Many large in-person meetings already make some of their talks available online, and attendees often have the option to receive conference materials electronically. The American Astronomical Society is moving toward replacing paper posters with iPosters, which are displayed on large monitors and remotely viewable. Through its eLightning program, AGU had more than 800 interactive electronic poster presentations at its fall 2018 meeting. Many of the presenters also hosted virtual poster sessions with remote attendees. About 1800 people accessed approximately 70 sessions that were available live or on demand through AGU GO, AGU’s remote participation platform.
Blair MacIntyre, a computer scientist at Georgia Tech and research scientist on Mozilla’s Mixed Reality team, envisions augmented and virtual reality transforming the remote conference experience as technology improves. Attendees could gather in virtual rooms for talks or poster presentations. Those rooms could be predesigned 3D environments with multimedia elements—such as documents, videos, and models—for visitors to explore. Eventually, in-person and virtual attendees may navigate and interact in the same conference space or even share a virtual beer.
A different vision
“Virtual conferencing right now does not completely replace in-person conferences in a way that satisfies most people,” says Wynes. And as long as conference talks are a measure of success, early-career researchers may find themselves penalized if they forgo travel. Cobb, a tenured professor, says, “We really have to put early-career scientists front and center and challenge ourselves, those of us who hold privilege, to lead and really push for those structural changes that need to happen.”
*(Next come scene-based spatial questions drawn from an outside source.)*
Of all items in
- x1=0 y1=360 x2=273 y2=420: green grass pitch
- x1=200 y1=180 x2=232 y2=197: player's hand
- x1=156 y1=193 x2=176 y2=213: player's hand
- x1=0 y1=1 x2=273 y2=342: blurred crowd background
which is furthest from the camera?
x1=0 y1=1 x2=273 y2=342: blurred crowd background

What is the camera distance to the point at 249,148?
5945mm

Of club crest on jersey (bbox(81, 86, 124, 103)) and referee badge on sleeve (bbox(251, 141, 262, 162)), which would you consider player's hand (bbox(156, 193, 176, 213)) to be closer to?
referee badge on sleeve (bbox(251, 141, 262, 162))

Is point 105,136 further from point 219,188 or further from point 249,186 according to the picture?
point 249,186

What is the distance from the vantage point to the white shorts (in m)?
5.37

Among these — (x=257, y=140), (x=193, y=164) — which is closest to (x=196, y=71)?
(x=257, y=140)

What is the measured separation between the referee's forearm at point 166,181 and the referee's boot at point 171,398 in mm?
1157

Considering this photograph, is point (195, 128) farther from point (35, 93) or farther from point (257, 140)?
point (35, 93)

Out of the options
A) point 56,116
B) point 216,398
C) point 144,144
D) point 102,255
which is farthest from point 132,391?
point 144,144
Says Wilde, “Currently, it’s hard to be a successful researcher, or a successful academic, without being a jet-setter. But that leaves some people out.” Through remote conference participation, researchers with less funding and those in the developing world can be brought into the scientific community. Those with caregiver responsibilities—in particular new mothers—can continue their professional development and thrive. Alternative conference models can also increase access for people with mobility limitations. “In a world where there were more options for remote conferencing,” says Wilde, “there would also be more variety in successful career paths.”